Exercise directions:
Rewrite every one of the entries below with "white shutter" changed to "gray shutter" and nothing else altered. Leave the pictures out of your answer.
════
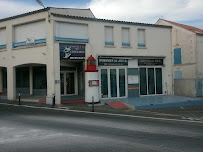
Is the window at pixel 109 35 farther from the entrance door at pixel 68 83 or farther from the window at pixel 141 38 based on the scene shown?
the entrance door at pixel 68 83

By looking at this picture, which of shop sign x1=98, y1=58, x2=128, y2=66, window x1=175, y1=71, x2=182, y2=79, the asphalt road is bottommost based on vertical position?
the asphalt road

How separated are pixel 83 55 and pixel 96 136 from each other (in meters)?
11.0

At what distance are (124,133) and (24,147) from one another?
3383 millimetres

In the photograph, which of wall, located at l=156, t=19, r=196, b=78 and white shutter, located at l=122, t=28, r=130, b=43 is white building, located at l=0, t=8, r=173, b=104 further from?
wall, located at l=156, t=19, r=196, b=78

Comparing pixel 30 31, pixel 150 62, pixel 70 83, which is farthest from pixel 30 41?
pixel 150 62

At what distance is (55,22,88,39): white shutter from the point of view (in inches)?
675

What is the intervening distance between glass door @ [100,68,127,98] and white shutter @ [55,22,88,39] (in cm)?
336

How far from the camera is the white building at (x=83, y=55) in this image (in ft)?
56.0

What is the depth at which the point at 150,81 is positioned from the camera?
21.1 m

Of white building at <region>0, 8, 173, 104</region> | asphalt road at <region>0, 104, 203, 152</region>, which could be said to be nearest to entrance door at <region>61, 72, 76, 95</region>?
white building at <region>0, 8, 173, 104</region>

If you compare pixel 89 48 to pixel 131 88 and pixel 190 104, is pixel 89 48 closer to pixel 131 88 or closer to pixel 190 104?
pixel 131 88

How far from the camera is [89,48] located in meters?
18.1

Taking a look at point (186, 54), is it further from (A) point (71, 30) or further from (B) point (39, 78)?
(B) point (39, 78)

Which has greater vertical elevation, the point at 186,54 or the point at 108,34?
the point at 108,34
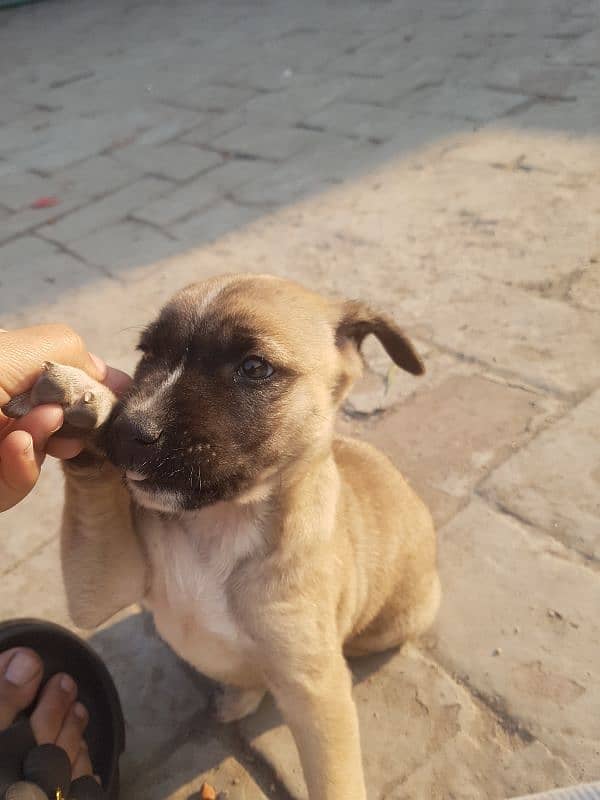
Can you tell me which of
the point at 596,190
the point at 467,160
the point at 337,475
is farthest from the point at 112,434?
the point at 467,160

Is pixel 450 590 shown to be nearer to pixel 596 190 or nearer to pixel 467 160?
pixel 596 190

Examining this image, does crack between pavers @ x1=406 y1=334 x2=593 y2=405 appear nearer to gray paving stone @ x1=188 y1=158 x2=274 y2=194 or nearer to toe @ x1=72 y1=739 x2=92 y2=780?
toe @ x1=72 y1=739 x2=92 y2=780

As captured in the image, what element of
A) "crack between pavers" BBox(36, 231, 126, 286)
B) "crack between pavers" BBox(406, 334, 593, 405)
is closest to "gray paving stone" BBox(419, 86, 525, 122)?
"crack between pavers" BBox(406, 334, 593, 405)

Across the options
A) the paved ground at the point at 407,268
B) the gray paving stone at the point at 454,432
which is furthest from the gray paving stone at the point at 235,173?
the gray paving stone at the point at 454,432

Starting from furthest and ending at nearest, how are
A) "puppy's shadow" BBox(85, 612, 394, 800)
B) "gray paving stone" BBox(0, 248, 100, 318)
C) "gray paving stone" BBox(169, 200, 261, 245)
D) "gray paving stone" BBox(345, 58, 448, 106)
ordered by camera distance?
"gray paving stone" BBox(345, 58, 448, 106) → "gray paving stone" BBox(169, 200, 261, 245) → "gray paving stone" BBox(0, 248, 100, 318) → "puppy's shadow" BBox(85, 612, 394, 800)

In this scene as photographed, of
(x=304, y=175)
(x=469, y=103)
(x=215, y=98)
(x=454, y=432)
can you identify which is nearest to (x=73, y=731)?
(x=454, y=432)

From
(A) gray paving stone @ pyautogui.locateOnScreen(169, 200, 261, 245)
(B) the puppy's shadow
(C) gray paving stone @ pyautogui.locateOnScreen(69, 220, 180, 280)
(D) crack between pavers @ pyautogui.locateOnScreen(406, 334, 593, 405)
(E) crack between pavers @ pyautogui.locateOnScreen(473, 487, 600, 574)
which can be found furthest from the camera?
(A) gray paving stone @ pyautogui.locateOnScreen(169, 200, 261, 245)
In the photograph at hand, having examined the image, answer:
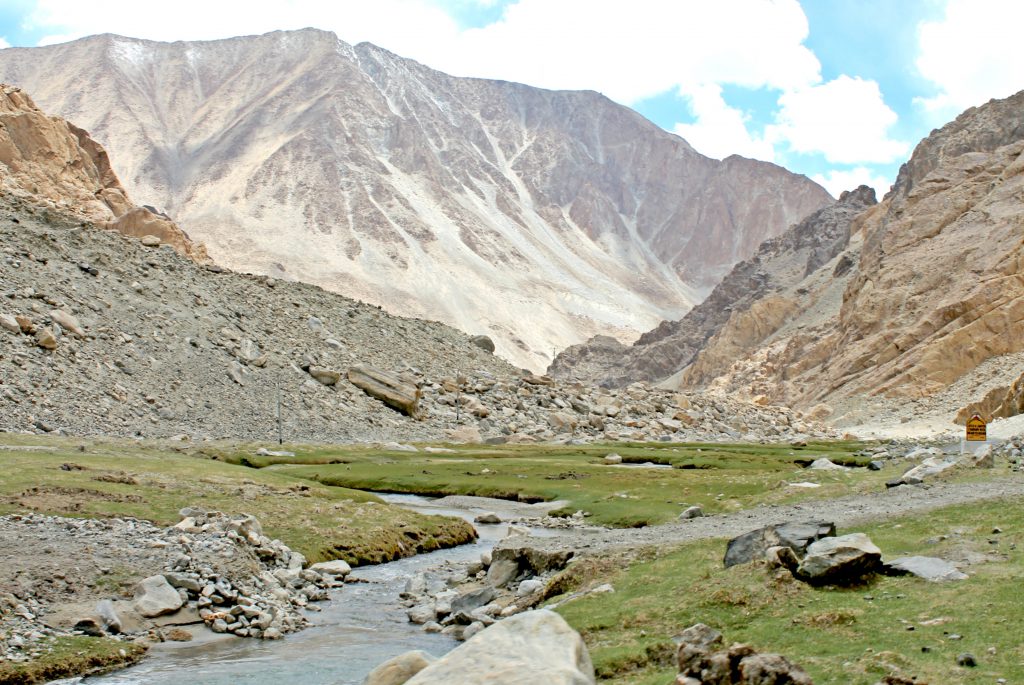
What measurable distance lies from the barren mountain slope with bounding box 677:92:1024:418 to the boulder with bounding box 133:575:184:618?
════
Answer to this task:
Is the window at pixel 109 35 farther from the entrance door at pixel 68 83 or farther from the window at pixel 141 38 based on the scene shown?
the entrance door at pixel 68 83

By looking at this picture, which of shop sign x1=98, y1=58, x2=128, y2=66, window x1=175, y1=71, x2=182, y2=79, the asphalt road is bottommost based on vertical position?
the asphalt road

How separated are pixel 83 55 and pixel 96 136 from each other (in meters)?
11.0

At what distance are (124,133) and (24,147) from one another?
3383 millimetres

In the photograph, which of wall, located at l=156, t=19, r=196, b=78 and gray shutter, located at l=122, t=28, r=130, b=43 is white building, located at l=0, t=8, r=173, b=104 further from?
wall, located at l=156, t=19, r=196, b=78

Comparing pixel 30 31, pixel 150 62, pixel 70 83, which is farthest from pixel 30 41?
pixel 150 62

At what distance is (55,22,88,39): gray shutter from the point of view (in inches)?
675

What is the intervening distance between glass door @ [100,68,127,98] and gray shutter @ [55,22,88,39] (in cm)?
336

How far from the camera is the white building at (x=83, y=55) in this image (in ft)?
56.0

What is the depth at which the point at 150,81 is positioned from the camera?
21.1 m

Of white building at <region>0, 8, 173, 104</region> | asphalt road at <region>0, 104, 203, 152</region>, which could be said to be nearest to entrance door at <region>61, 72, 76, 95</region>?
white building at <region>0, 8, 173, 104</region>

If you compare pixel 89 48 to pixel 131 88 and pixel 190 104, is pixel 89 48 closer to pixel 131 88 or closer to pixel 190 104?
pixel 131 88

How far from the camera is [89,48] located in meters?
18.1

Taking a look at point (186, 54), is it further from (A) point (71, 30) or further from (B) point (39, 78)?
(B) point (39, 78)

Which has greater vertical elevation, the point at 186,54 or the point at 108,34?
the point at 108,34
Can you tell me which of
the point at 596,190
the point at 467,160
the point at 337,475
is farthest from the point at 112,434?
the point at 467,160

Is pixel 450 590 shown to be nearer to pixel 596 190 or nearer to pixel 467 160?
pixel 596 190

Examining this image, does crack between pavers @ x1=406 y1=334 x2=593 y2=405 appear nearer to gray paving stone @ x1=188 y1=158 x2=274 y2=194 or nearer to toe @ x1=72 y1=739 x2=92 y2=780?
toe @ x1=72 y1=739 x2=92 y2=780

As captured in the image, what element of
A) "crack between pavers" BBox(36, 231, 126, 286)
B) "crack between pavers" BBox(406, 334, 593, 405)
is closest to "gray paving stone" BBox(419, 86, 525, 122)?
"crack between pavers" BBox(406, 334, 593, 405)

Across the options
A) the paved ground at the point at 407,268
B) the gray paving stone at the point at 454,432
which is furthest from the gray paving stone at the point at 235,173?
the gray paving stone at the point at 454,432

Starting from furthest and ending at nearest, how are
A) "puppy's shadow" BBox(85, 612, 394, 800)
B) "gray paving stone" BBox(0, 248, 100, 318)
C) "gray paving stone" BBox(169, 200, 261, 245)
D) "gray paving stone" BBox(345, 58, 448, 106)
ordered by camera distance?
"gray paving stone" BBox(345, 58, 448, 106) → "gray paving stone" BBox(169, 200, 261, 245) → "gray paving stone" BBox(0, 248, 100, 318) → "puppy's shadow" BBox(85, 612, 394, 800)

In this scene as photographed, of
(x=304, y=175)
(x=469, y=103)
(x=215, y=98)
(x=454, y=432)
can you identify which is nearest to (x=73, y=731)?
(x=454, y=432)

From
(A) gray paving stone @ pyautogui.locateOnScreen(169, 200, 261, 245)
(B) the puppy's shadow
(C) gray paving stone @ pyautogui.locateOnScreen(69, 220, 180, 280)
(D) crack between pavers @ pyautogui.locateOnScreen(406, 334, 593, 405)
(E) crack between pavers @ pyautogui.locateOnScreen(473, 487, 600, 574)
which can be found furthest from the camera?
(A) gray paving stone @ pyautogui.locateOnScreen(169, 200, 261, 245)
In the photograph at hand, having examined the image, answer:
What measurable distance lies from the barren mountain slope with bounding box 677:92:1024:418 to the boulder with bounding box 133:575:184:618?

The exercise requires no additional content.